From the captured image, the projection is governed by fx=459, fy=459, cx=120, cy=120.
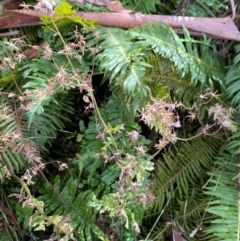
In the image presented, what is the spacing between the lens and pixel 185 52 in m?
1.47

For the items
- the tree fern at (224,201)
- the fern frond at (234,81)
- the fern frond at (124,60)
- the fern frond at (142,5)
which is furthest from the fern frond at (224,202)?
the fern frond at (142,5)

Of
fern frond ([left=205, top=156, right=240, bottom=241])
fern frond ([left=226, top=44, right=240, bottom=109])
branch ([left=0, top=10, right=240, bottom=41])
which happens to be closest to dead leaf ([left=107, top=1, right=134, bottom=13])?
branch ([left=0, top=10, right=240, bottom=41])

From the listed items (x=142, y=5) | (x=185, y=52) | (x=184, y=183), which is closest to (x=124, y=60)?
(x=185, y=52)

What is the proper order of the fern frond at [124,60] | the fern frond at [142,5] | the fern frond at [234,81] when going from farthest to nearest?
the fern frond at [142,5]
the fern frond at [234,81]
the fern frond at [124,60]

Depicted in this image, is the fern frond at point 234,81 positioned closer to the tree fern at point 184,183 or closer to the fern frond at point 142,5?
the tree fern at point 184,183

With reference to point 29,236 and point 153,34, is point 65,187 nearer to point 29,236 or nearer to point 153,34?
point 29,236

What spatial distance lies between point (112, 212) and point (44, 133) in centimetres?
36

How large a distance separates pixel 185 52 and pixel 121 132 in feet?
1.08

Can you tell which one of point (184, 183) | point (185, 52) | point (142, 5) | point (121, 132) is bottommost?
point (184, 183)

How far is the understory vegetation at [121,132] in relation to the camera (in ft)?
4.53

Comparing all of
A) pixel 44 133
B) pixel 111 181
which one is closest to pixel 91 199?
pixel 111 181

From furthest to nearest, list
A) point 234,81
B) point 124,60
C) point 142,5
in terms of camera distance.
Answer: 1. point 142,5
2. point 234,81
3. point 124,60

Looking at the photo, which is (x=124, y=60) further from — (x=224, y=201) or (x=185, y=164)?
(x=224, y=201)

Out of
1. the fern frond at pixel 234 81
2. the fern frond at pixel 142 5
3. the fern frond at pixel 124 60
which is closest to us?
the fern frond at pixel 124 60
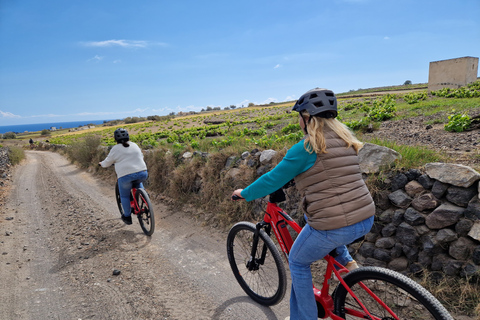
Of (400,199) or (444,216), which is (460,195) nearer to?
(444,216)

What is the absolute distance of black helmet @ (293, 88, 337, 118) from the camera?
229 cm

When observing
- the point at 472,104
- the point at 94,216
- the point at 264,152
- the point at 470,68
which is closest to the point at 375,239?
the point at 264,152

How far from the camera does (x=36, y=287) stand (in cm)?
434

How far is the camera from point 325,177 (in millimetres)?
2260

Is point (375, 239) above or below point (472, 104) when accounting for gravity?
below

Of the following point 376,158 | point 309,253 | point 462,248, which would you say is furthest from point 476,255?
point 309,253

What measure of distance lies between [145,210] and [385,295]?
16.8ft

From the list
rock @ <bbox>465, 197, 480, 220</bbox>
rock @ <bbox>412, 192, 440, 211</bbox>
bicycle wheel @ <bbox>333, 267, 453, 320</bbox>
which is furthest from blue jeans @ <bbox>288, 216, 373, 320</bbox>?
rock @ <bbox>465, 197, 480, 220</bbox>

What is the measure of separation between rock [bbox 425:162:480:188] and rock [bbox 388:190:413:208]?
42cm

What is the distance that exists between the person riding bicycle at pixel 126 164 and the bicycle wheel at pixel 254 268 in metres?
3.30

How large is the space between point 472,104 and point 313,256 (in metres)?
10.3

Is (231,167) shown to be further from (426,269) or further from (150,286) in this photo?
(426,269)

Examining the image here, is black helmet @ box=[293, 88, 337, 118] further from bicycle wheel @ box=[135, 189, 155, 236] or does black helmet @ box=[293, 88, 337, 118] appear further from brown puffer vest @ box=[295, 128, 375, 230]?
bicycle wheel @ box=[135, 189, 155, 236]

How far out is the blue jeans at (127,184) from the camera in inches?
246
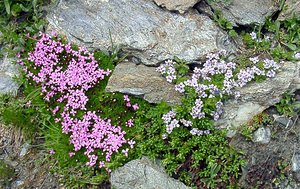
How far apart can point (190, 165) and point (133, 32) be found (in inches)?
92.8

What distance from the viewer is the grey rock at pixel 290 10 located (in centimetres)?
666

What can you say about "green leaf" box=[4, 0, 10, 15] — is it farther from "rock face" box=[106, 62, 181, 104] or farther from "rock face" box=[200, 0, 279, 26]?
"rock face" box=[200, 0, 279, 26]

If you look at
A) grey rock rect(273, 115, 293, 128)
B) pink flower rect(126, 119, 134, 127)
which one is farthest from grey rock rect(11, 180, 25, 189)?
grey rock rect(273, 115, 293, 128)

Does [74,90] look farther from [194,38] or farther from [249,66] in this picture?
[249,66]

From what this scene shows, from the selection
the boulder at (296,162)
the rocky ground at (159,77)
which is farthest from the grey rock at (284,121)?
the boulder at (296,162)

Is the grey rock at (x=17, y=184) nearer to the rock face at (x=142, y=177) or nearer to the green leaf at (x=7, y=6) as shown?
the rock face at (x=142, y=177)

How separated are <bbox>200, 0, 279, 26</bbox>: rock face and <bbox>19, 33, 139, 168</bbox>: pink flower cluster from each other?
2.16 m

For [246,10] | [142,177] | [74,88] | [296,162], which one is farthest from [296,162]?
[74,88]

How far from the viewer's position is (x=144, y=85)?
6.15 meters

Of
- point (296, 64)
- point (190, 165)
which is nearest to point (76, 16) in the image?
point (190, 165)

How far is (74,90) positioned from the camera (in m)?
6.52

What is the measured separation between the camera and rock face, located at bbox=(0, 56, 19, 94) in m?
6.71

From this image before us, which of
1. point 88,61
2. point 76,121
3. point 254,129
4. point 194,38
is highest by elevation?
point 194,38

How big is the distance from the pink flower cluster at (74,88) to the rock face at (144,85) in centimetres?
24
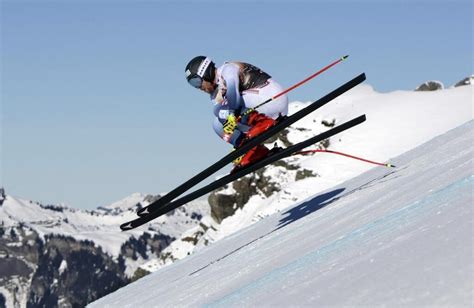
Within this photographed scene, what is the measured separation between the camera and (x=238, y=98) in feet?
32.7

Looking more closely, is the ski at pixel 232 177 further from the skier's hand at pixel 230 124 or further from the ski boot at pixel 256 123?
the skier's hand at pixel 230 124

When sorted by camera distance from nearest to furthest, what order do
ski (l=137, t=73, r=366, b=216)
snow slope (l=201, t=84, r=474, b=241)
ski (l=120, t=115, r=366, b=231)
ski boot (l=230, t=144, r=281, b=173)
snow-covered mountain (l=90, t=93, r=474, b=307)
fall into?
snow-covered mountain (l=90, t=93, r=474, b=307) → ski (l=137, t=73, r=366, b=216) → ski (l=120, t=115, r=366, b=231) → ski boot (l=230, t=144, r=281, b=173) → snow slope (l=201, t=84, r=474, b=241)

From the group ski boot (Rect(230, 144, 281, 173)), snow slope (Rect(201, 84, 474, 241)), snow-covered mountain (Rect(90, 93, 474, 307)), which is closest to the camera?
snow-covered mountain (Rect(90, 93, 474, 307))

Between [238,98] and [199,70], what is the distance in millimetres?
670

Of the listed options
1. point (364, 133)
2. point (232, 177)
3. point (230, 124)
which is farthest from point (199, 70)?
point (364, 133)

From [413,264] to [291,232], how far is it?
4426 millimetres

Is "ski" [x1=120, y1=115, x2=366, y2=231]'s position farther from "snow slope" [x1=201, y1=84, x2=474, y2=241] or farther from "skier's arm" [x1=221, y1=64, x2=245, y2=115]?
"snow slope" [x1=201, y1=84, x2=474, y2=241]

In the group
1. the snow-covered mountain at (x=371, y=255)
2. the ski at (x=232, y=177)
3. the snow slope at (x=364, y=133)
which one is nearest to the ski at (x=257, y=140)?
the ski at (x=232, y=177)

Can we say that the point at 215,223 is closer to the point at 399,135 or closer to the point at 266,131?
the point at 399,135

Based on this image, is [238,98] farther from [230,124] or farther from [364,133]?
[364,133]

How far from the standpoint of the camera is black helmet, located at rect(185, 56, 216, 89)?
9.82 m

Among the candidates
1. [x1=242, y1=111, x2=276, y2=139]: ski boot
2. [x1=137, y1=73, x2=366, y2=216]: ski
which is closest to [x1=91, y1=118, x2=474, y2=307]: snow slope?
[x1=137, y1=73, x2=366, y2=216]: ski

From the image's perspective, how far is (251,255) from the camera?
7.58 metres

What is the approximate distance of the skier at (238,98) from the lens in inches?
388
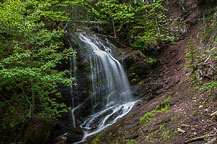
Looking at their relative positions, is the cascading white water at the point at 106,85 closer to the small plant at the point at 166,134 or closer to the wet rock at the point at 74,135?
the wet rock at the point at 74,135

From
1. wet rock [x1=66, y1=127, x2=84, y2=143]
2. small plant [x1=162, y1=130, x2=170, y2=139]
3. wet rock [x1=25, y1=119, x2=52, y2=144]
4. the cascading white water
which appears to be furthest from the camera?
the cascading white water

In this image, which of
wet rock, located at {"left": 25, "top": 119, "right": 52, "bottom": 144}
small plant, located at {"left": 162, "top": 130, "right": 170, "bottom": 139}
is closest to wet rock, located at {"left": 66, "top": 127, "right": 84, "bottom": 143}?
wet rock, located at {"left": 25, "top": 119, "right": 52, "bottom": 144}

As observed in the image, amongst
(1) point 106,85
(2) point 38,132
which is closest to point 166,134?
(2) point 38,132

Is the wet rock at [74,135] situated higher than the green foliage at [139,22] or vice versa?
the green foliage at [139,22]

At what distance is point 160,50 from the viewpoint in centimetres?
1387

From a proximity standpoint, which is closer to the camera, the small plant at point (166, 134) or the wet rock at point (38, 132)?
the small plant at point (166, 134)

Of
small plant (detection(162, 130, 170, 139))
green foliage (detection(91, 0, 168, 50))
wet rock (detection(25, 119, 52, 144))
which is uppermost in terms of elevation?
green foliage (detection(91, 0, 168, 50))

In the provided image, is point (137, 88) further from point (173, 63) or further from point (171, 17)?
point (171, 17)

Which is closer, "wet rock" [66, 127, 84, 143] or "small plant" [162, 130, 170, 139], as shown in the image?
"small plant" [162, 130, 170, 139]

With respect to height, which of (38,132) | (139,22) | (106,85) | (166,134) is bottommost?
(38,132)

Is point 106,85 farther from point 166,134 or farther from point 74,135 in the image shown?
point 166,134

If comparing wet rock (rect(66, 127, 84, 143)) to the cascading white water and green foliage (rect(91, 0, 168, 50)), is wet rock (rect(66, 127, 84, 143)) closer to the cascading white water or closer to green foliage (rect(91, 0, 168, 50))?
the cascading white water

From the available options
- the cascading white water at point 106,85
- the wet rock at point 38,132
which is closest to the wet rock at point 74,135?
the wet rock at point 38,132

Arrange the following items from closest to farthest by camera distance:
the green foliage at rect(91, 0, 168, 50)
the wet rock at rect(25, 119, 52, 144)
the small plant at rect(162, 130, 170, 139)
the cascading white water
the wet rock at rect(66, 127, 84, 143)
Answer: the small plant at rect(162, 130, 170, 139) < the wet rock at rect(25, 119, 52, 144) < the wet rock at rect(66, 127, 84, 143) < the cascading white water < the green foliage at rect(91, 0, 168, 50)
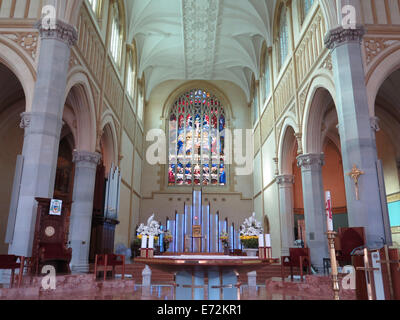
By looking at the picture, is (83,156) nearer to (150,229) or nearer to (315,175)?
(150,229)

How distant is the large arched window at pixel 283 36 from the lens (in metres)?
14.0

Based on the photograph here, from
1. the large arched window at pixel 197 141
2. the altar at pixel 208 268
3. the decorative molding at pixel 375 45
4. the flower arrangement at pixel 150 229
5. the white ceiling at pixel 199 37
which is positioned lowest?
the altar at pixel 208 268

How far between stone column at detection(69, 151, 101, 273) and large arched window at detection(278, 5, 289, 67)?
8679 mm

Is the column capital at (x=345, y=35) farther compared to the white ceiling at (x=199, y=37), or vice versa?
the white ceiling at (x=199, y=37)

▬▬▬▬▬▬▬▬▬▬

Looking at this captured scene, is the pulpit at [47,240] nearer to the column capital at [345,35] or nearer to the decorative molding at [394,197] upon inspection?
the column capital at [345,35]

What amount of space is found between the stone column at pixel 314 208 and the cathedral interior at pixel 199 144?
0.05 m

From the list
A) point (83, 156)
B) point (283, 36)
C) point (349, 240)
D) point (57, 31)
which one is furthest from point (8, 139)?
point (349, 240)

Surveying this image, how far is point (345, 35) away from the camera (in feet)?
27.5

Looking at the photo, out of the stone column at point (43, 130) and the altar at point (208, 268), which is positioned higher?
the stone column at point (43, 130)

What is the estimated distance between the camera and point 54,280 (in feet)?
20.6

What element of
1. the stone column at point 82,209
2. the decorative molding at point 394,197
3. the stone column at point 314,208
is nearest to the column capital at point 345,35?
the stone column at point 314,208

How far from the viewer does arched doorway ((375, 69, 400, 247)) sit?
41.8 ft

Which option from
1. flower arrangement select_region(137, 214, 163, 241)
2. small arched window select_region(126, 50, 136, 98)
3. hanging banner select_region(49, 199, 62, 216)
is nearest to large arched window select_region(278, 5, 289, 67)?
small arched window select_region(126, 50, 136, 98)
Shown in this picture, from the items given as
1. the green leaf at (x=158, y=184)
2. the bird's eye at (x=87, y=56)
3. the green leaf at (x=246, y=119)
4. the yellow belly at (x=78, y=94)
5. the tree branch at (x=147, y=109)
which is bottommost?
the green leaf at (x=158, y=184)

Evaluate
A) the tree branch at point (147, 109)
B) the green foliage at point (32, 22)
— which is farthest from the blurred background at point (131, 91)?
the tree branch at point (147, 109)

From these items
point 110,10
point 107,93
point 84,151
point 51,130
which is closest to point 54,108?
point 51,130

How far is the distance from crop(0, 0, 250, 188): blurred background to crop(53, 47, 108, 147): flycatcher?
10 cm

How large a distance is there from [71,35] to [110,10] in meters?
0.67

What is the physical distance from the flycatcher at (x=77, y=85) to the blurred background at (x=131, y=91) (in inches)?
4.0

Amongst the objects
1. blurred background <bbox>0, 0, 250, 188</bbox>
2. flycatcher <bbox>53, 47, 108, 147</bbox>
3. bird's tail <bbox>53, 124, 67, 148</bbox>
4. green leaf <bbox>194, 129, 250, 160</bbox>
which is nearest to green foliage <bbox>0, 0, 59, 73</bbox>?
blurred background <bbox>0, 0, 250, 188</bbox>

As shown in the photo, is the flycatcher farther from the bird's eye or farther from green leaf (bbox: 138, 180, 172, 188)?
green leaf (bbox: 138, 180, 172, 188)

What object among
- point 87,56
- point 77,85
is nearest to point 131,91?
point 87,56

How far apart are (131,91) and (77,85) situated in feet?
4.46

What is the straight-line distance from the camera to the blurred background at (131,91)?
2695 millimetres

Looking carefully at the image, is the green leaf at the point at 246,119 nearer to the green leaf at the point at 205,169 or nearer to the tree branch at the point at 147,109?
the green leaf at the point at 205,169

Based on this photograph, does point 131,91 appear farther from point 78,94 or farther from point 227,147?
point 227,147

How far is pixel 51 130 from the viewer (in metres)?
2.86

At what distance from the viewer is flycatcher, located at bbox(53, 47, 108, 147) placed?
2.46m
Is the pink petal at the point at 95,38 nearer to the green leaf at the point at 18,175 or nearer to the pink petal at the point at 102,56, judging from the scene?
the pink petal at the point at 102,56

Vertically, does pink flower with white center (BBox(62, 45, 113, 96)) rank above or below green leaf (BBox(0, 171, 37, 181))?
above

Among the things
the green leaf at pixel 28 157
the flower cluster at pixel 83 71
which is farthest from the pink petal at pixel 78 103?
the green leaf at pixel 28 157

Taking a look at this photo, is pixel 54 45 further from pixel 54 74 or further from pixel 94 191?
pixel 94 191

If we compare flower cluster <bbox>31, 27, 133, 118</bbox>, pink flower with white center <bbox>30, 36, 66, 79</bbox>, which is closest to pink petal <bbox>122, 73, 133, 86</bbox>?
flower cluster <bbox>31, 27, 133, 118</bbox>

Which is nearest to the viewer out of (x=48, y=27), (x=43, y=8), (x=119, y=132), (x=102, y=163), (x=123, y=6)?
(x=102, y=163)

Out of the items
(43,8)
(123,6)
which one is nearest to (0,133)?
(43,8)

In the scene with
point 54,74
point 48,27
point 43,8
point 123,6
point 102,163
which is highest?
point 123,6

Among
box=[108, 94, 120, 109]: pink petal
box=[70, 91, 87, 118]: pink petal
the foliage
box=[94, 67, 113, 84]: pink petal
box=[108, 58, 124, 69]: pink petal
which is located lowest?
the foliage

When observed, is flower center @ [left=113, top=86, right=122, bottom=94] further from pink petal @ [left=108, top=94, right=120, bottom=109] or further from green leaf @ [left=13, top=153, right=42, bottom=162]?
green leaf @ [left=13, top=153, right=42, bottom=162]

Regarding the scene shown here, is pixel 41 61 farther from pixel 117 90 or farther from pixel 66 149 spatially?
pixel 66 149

▬▬▬▬▬▬▬▬▬▬

How many lines in the data above contain the word "measured"? Reply with the number alone.

| CORRECT ANSWER |
2